# Instructions for the task
In duplicating the lines below, keep every word unchanged and drop the pictures.
+===+
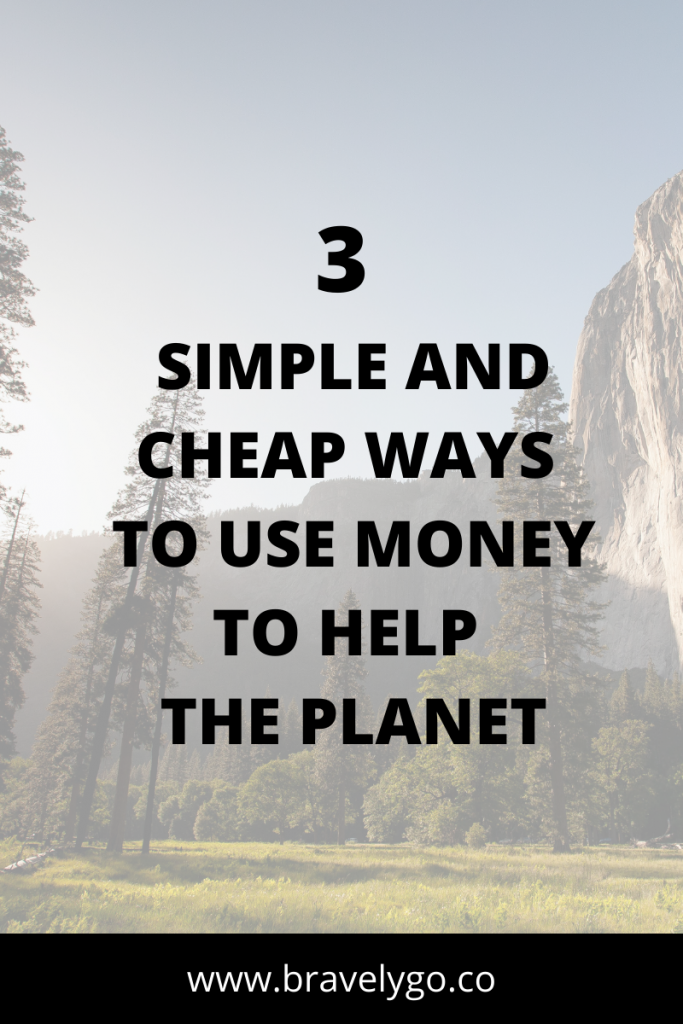 forest background with text for Ethical Investing 3 simple ways to use money to help the planet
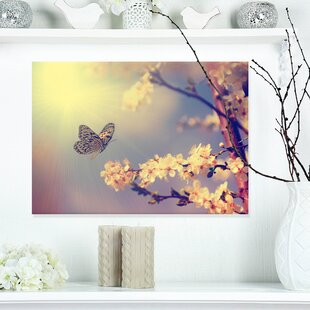 Vintage Butterfly And Cherry Tree Graphic Art On Wrapped Canvas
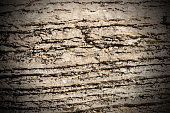 Background of layered rock (limestone) separated by layers of clay. Lessinia stone or Prun stone. Plateau of Lessinia, Verona, Veneto, Italy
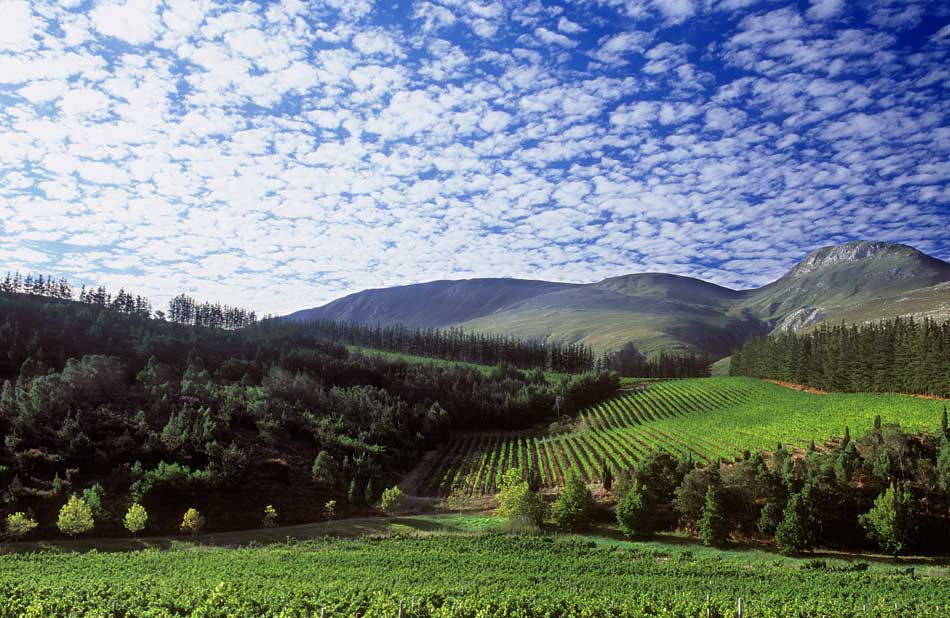 Paul Cluver Vineyards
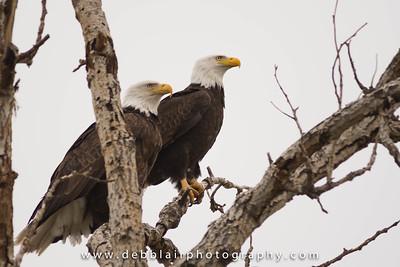 Eagle 108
+===+
# Expected answer
 forest background with text for Ethical Investing 3 simple ways to use money to help the planet
 Vintage Butterfly And Cherry Tree Graphic Art On Wrapped Canvas
 Background of layered rock (limestone) separated by layers of clay. Lessinia stone or Prun stone. Plateau of Lessinia, Verona, Veneto, Italy
 Paul Cluver Vineyards
 Eagle 108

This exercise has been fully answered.